The speed quickens with ‘Don’t Bring Me Down’ before ‘Shapes Of Things’ originally by the Yardbirds, gets the Bowie treatment, with soaring vocals gracing the verse before the beat speeds up and the young mod in a packed crowd returns to bounce the listener through the chorus. 

‘Anyway, Anyhow, Anywhere’ let’s the band take centre stage, owning the middle of the song with cosmic riffs and lingering drumbeats. The final track "Where Have All the Good Times Gone" begins with a heavy riff similar to ‘The Jean Genie’ before Bowie covers the Kinks with a version that sounds like it belongs in the previous decade, and that’s no insult. 

Bowie began his musical career dressing sharply, and listening to the music of the mods, and these riff heavy songs, with soaring vocals and heavy rhythm sections are as good a homage as it gets to that time in culture.
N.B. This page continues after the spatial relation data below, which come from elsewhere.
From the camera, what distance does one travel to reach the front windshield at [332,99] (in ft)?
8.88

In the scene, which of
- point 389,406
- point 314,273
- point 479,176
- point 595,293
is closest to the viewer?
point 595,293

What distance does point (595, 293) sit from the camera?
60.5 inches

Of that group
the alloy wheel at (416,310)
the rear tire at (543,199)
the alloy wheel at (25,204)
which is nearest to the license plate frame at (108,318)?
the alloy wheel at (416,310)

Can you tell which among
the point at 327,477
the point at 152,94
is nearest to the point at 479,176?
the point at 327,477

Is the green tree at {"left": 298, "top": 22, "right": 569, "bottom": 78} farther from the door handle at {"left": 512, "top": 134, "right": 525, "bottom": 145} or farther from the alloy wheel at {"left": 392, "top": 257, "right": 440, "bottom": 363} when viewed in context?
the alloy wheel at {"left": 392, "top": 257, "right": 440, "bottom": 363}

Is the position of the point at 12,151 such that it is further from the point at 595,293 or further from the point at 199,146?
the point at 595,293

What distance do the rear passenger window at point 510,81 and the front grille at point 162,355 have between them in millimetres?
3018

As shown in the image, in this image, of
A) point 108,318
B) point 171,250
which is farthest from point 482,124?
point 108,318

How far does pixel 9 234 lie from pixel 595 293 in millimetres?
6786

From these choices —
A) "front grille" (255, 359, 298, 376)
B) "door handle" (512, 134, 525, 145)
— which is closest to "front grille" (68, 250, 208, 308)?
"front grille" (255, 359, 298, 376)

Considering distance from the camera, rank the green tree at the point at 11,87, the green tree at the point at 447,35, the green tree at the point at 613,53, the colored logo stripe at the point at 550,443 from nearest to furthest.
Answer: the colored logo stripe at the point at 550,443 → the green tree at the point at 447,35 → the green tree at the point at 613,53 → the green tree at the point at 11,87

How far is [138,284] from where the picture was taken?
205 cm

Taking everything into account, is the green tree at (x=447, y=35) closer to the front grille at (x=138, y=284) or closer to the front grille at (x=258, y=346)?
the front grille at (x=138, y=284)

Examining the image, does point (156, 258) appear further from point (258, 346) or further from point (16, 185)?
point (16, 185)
As the years went by, Bowie kept on releasing albums, with the classic ‘Diamond Dogs’ coming the year after in 1974. And right to the end, Bowie was releasing music, with the brilliant ‘Blackstar’ released right before his death. 

It’s impossible to pin David Bowie down to one style. He was a chameleon, constantly changing. Unlike the reptile though, he never did it to blend into his surroundings. He did it to push boundaries, to break the mould, and if that doesn’t fit in with the mod culture that he began his musical career in, I don’t know what does.